Mild intellectual disability and/or learning difficulties have been documented in the siblings of family III and in patient P14/XII. However, in absence of additional data, we should consider that impaired cognitive development in these patients might have a different genetic cause due to parental consanguinity.

The management of patients affected with FKBP14-kEDS, with focus on the musculoskeletal, the cardiovascular, and the hearing systems, and the molecular genetic confirmation of the diagnosis, should follow the guidelines of the 2017 International Nosology of EDS.3

Ishikawa and Bächinger14 recently published evidence supporting the involvement of FKBP14, alias FKBP22, in the molecular ensemble for type III, type VI, and type X collagen maturation, showing that the protein interacts with these types of collagens. Remarkably, mutations in type III and type VI collagens are the genetic hallmark of the vascular type of EDS (vEDS) and of COL6-related dystrophies, respectively. Therefore, the clinical features of vascular abnormalities and myopathy documented in the affected individuals clearly correlates with the interaction of FKBP14 with type III and VI collagens.

Complete or partial loss of function of FKBP14 as the crucial disease mechanism of the disorder is suggested by mapping of the first identified missense variant p.(Met48Lys) onto the protein crystal structure (Supplementary Figure S4B). The p.Met48Lys variant maps near the potential PPIase active site of the FKBP domain. Replacement of the hydrophobic methionine by the positively charged lysine may selectively impair the PPIase activity without affecting chaperone function.

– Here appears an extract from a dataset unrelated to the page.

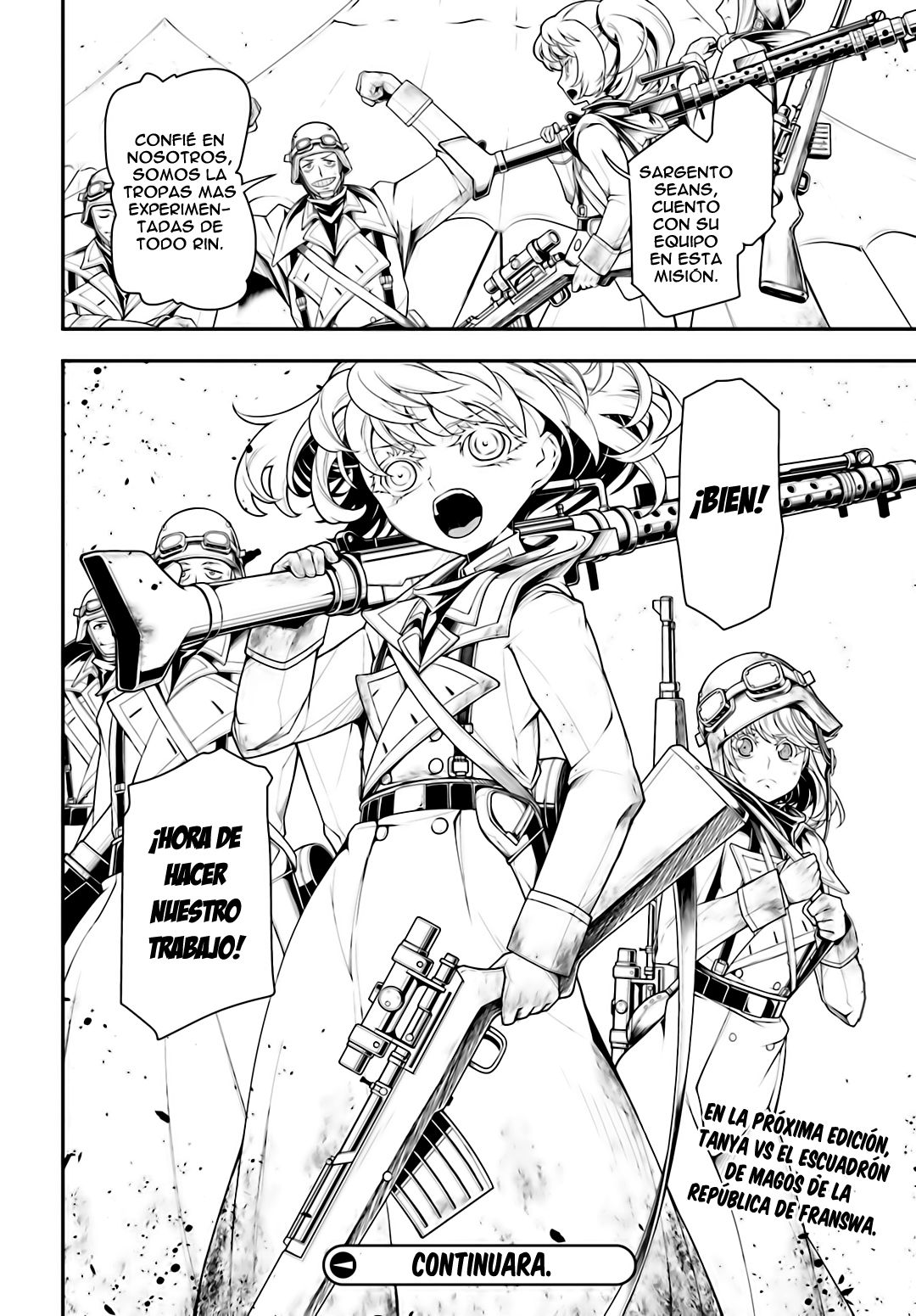 Read Youjo Senki ES Manga Online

In summary, the review of the present patient cohort, the follow-up of three patients from our initial publication as well as the comparison with all published cases, reveals a quite consistent clinical presentation of the disorder and allows us to speculate on major and minor clinical criteria. In contrast to the broader clinical spectrum of phenotypic presentation in PLOD1-kEDS, FKBP14-kEDS thus far presents with a less pronounced phenotypical variability. Vascular complications in adulthood should be considered as a disease-related feature, and their possible occurrence in childhood urges cardiovascular investigations in the routine assessment and follow-up of these patients. Hearing impairment, either conductive or sensorineural, might manifest later in life or remain subclinical, thus requiring periodic investigations. Motor developmental delay and reduced motor strength are common neuromuscular features in childhood, and a decline of motor function in adulthood seems to represent an age-dependent feature in the natural course of FKBP14-deficient EDS.